» **Assigned task**
Answer these questions using the blog post about Robert Redford.
(a) In what decade did the writer come of age?
(b) What two things was Redford passionate about as a child?
(c) How many years did his first marriage last?

Wednesday, June 29, 2011

Not what I expected, but that's OK

I have always loved Robert Redford. Partly because in the 1970s, when I came of age, he was so perfect and so prevalent. More enduringly because his career has stood for something. His serious films are genuinely thought-provoking and his even his light "popcorn movies" come with a message. Not all of his movies have been successful, but they have all been quality. His choices are interesting, including his decision to keep his private life private.

So I was eager to read the first in-depth biography of his life. And it's not what you'd think.

He's auto didactic and passionate about the world around him in a big, big way. He learns it and he wants to share it. That's where his heart is. It can be about conservation, producing, acting or directing. Horses or motorcycles or cars. He was like that as a child with sports and travel and remains like that today.

He's also more complicated and more stubborn than I ever would have suspected. His first marriage to wife Lola, a union that lasted 26 years and was held up as an ideal, really began unraveling much earlier than the public suspected. Yet it wasn't because of infidelity or the temptations that accompanied his superstar status -- at least not the conventional ones we see on TMZ, like drugs and parties.

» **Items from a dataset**
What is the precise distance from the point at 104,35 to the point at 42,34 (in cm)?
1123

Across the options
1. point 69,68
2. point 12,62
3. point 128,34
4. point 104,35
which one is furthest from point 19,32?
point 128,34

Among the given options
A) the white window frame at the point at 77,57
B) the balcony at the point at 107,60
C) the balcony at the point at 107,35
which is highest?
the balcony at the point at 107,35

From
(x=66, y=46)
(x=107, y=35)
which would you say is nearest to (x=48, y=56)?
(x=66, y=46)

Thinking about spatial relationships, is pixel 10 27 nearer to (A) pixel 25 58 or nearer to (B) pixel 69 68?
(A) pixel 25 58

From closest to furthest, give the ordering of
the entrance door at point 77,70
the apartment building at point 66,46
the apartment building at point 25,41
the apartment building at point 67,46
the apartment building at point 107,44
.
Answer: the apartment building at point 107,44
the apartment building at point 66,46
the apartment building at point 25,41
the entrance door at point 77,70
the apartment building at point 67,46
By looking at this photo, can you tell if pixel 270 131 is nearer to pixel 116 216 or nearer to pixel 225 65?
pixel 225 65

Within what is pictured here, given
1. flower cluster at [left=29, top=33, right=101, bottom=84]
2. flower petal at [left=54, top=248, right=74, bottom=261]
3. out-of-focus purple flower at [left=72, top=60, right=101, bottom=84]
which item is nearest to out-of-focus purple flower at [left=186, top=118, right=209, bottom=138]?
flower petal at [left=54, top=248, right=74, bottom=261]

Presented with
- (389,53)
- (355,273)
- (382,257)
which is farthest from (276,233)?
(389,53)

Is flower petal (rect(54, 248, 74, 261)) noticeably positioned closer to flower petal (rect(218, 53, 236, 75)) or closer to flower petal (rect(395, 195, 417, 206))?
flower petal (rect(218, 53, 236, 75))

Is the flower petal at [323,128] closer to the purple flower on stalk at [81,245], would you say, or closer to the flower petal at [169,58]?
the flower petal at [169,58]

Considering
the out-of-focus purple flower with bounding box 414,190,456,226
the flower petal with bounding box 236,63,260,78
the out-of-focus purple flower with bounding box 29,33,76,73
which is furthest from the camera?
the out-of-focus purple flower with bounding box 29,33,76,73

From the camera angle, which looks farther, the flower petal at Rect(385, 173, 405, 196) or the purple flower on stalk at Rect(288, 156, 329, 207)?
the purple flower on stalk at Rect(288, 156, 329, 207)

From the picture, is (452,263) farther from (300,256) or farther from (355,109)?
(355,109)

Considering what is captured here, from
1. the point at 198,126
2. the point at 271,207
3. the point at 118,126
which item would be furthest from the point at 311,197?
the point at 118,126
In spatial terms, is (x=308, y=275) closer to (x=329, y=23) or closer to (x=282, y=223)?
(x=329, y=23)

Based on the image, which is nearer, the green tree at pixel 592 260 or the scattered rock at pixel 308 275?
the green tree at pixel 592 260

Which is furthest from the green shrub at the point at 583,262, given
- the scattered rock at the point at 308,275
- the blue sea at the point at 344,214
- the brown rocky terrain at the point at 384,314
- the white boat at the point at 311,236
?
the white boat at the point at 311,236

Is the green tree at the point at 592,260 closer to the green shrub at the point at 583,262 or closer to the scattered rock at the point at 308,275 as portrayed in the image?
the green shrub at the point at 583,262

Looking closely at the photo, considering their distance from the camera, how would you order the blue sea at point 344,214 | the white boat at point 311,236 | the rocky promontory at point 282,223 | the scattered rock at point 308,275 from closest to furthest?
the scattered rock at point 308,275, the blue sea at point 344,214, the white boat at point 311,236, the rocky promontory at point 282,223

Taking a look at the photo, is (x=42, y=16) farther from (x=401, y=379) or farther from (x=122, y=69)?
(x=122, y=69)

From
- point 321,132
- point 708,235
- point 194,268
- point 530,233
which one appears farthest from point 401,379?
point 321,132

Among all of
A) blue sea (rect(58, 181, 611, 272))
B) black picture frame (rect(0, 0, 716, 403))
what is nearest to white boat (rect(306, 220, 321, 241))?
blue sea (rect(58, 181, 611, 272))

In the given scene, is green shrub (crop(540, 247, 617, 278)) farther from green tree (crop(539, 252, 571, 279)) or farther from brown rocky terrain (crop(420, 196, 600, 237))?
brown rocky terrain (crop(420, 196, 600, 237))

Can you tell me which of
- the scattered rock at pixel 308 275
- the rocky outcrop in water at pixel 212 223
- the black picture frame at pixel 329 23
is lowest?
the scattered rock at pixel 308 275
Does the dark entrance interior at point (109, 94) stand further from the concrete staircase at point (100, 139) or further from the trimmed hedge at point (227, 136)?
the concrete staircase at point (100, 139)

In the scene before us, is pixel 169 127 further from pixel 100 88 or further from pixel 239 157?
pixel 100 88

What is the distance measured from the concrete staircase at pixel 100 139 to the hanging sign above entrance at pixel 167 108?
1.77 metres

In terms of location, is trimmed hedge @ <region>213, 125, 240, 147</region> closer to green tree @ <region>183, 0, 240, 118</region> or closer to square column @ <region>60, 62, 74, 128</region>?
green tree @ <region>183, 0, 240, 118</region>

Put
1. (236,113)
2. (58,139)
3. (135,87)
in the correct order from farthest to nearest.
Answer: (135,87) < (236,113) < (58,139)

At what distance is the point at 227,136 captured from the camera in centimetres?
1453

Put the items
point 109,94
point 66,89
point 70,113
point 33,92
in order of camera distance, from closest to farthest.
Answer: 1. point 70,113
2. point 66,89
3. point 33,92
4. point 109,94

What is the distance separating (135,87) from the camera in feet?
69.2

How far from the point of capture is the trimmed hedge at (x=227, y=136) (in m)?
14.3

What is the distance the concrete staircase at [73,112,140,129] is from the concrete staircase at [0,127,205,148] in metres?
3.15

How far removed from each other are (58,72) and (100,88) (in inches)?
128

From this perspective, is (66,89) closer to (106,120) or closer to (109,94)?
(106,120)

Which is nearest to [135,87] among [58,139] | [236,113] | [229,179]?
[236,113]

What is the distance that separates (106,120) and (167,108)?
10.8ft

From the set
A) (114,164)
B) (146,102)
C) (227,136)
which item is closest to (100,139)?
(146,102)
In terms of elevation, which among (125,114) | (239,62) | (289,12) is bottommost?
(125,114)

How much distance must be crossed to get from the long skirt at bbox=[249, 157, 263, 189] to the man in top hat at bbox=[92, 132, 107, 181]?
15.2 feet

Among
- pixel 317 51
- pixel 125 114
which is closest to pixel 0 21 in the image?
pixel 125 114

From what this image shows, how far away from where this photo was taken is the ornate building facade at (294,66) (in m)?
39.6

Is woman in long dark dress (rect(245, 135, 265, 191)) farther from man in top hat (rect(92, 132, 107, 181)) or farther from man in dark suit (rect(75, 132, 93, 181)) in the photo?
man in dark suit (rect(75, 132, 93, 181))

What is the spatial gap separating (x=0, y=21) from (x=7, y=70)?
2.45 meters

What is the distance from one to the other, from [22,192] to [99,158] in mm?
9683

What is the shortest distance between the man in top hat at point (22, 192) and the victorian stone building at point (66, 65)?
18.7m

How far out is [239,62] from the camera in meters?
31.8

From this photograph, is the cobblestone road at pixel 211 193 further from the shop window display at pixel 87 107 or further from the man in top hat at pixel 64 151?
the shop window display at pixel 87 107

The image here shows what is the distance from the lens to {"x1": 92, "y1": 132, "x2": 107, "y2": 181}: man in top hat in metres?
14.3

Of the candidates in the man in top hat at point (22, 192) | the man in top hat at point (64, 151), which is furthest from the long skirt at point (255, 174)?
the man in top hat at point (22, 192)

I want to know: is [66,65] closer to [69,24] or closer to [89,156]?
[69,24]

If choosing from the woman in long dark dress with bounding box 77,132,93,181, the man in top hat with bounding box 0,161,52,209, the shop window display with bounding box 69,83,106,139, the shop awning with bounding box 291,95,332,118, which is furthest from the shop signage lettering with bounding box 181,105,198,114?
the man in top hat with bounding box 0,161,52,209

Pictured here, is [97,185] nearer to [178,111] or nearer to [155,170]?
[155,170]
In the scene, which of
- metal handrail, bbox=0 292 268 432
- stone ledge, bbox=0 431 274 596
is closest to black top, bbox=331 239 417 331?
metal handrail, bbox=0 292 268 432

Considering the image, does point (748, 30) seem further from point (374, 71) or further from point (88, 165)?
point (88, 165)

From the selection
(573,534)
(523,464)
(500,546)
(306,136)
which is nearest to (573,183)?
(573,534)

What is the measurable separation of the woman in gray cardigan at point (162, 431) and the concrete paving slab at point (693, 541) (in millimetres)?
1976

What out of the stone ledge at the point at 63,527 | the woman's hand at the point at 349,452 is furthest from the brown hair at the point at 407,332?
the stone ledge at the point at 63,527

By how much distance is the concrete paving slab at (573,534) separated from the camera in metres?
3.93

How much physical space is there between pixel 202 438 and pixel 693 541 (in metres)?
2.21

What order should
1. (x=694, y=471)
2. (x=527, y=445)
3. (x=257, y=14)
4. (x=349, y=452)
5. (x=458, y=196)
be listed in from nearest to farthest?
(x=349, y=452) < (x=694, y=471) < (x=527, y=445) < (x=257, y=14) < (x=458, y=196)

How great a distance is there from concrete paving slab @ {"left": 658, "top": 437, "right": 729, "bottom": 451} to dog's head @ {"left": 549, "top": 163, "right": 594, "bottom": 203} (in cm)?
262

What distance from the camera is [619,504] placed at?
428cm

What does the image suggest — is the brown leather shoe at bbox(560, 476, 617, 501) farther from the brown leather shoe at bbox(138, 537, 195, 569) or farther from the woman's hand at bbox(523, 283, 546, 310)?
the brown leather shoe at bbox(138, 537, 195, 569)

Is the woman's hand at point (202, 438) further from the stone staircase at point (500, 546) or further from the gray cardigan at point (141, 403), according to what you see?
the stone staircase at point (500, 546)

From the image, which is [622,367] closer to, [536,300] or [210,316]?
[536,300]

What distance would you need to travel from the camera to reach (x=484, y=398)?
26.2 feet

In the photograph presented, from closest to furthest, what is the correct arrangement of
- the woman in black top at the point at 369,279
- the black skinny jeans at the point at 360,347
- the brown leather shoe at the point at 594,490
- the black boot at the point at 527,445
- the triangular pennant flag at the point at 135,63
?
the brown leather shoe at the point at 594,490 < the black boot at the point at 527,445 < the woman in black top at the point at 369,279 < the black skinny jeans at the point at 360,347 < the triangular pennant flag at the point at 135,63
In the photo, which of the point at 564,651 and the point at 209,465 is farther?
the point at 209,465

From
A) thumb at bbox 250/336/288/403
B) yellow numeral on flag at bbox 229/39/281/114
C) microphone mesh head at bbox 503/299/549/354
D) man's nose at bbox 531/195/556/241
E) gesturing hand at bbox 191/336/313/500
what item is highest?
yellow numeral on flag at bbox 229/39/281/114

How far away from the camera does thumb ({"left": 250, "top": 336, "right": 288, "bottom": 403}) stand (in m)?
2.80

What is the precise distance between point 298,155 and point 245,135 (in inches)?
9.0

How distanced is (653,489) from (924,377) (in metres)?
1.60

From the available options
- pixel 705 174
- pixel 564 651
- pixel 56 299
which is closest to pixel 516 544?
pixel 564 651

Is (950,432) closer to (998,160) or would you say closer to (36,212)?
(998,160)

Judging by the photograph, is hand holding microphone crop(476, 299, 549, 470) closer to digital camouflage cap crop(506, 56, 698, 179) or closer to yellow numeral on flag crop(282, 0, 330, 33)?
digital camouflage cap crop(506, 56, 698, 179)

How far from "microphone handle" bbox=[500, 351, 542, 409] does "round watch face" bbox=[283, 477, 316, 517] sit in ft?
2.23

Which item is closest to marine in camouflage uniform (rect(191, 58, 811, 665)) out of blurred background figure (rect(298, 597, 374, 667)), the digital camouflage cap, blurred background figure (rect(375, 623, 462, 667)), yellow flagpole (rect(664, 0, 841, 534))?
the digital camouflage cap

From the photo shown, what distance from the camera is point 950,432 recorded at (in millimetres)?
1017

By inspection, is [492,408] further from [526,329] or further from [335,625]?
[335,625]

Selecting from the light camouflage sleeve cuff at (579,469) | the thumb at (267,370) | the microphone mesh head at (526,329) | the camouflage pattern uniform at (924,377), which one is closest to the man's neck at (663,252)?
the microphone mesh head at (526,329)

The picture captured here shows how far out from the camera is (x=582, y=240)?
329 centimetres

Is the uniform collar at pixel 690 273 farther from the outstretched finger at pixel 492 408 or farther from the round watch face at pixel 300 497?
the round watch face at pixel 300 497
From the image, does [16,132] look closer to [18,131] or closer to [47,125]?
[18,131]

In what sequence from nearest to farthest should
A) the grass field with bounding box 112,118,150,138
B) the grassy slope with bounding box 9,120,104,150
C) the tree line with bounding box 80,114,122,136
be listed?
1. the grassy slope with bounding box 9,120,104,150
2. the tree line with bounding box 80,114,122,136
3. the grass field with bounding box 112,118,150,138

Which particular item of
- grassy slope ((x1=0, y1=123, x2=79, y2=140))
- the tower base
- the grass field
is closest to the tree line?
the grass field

» **Response below**
(a) The 1970s
(b) Sports and travel
(c) 26 years